AHOY is a progressive, exciting new venture and addition to Portland Museum focused on creating an immersive, experiential children’s space. AHOY will include outdoor play areas as well as indoor play areas within a renovated Victorian property adjacent to the Portland Museum.
Bringing explorable and immersive art experiences to the children of Louisville and the Kentuckiana area!
Inspired by the gonzo creativity of the City Museum in St. Louis, the repurposed Victorian architecture of the Gilbert House in Oregon, and the immersive magic of Meow Wolf in Santa Fe, AHOY will be a unique twist to the often-predictable children’s museum experience.
Thematically, AHOY reflects Kentucky’s maritime heritage, based on the Ohio River that cradles our Port-Land and inspires our rich neighborhood folklore. But instead of the typical photos and physical artifacts associated with museum nautical exhibits, AHOY aims to engage a child’s natural curiosity by activating all of the senses.
AHOY begins as a portal (or “PORTL”) through a wall of the existing Portland Museum building, taking young visitors through a mysterious tunnel – glowing with old projector displays – before exploding into the natural light of a glass atrium. The atrium contains a large staircase and an elevator for wheelchair access, physically connecting to the Adventure House of You: A renovated 19th century farmhouse where local heritage meets surrealism.
A hallway leads into the mouth of a giant catfish where a dining room should be, the underwater-themed walls decorated with blown glass bubbles and river rock mosaics.
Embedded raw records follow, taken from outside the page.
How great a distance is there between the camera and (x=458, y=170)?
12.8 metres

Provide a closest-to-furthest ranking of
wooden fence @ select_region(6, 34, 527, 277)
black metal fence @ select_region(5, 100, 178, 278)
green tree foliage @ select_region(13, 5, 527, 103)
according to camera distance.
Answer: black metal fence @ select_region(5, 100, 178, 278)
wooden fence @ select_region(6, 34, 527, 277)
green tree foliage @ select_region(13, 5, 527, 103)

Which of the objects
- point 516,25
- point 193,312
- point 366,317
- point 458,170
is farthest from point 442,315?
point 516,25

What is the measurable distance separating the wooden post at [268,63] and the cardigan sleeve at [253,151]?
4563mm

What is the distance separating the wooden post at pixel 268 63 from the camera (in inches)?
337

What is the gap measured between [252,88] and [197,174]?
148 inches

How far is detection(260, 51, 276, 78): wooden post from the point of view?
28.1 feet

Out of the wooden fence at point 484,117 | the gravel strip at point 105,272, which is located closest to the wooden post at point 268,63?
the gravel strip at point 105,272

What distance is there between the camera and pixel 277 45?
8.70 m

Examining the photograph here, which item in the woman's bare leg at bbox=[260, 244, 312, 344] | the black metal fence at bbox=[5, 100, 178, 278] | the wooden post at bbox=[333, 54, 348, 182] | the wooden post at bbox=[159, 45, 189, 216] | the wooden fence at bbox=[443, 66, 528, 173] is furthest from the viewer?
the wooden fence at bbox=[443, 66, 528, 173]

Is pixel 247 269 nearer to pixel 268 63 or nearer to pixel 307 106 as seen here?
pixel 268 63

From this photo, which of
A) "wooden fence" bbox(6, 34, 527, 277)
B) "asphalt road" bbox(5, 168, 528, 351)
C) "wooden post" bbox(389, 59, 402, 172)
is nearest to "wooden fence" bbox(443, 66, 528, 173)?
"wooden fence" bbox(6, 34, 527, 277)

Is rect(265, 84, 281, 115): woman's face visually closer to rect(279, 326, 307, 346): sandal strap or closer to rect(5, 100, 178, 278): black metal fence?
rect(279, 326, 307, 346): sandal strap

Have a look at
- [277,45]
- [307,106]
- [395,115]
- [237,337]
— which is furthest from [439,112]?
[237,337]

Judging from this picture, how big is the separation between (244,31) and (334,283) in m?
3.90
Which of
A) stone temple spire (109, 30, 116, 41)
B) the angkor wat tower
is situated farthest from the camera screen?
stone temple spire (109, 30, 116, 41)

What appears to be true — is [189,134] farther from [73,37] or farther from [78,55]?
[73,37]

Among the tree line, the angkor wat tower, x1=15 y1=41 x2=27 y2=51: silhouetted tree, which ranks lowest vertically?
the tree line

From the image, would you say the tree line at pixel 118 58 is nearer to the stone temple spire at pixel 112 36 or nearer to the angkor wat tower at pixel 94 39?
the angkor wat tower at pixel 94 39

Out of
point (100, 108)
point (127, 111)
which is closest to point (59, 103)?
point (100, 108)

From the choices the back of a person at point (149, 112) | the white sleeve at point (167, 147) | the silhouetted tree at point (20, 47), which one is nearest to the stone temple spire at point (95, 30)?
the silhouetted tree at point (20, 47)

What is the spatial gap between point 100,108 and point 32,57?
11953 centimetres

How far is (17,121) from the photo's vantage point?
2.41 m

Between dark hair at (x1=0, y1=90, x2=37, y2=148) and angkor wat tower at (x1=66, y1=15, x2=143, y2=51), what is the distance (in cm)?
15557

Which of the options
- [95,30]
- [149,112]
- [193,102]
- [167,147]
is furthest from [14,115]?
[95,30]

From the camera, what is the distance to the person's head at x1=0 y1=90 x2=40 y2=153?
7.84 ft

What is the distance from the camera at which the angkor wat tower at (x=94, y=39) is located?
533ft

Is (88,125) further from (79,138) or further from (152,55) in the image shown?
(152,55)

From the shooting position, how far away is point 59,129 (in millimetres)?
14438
Another direction takes visitors across a life-sized deck of a boat in the parlor room, before winding up a gorgeous historic staircase with miniature lights twinkling out from the exposed lathe above.
On the second floor, several smaller rooms are decorated with artistically-arranged local found objects. A closet looks unassuming until the door is opened to reveal thousands of marbles grouted into the walls, backlit and radiant. An office walled in elaborately carved tree trunks encourages tactile experimentation. Giant webbed seabird feet appear to be breaking through the master bedroom ceiling, either coming in for a landing in the equally-giant driftwood nest that takes over the room, or maybe taking flight to dodge a hunter’s shotgun blast. Either way, it’s clear something is going on in that attic. Winding through several more tactile rooms and finally up another staircase will reveal the top level’s secrets, as well as a large slide that shoots back down two floors to start all over again. A children’s steering committee will be formed with local neighborhood kids, to directly source ideas about what the target audience wants to see and experience in AHOY. These ideas will then become the inspiration for the interior art/play installations, crafted by Louisville’s deep well of local sculptors, carvers, mechanics and painters.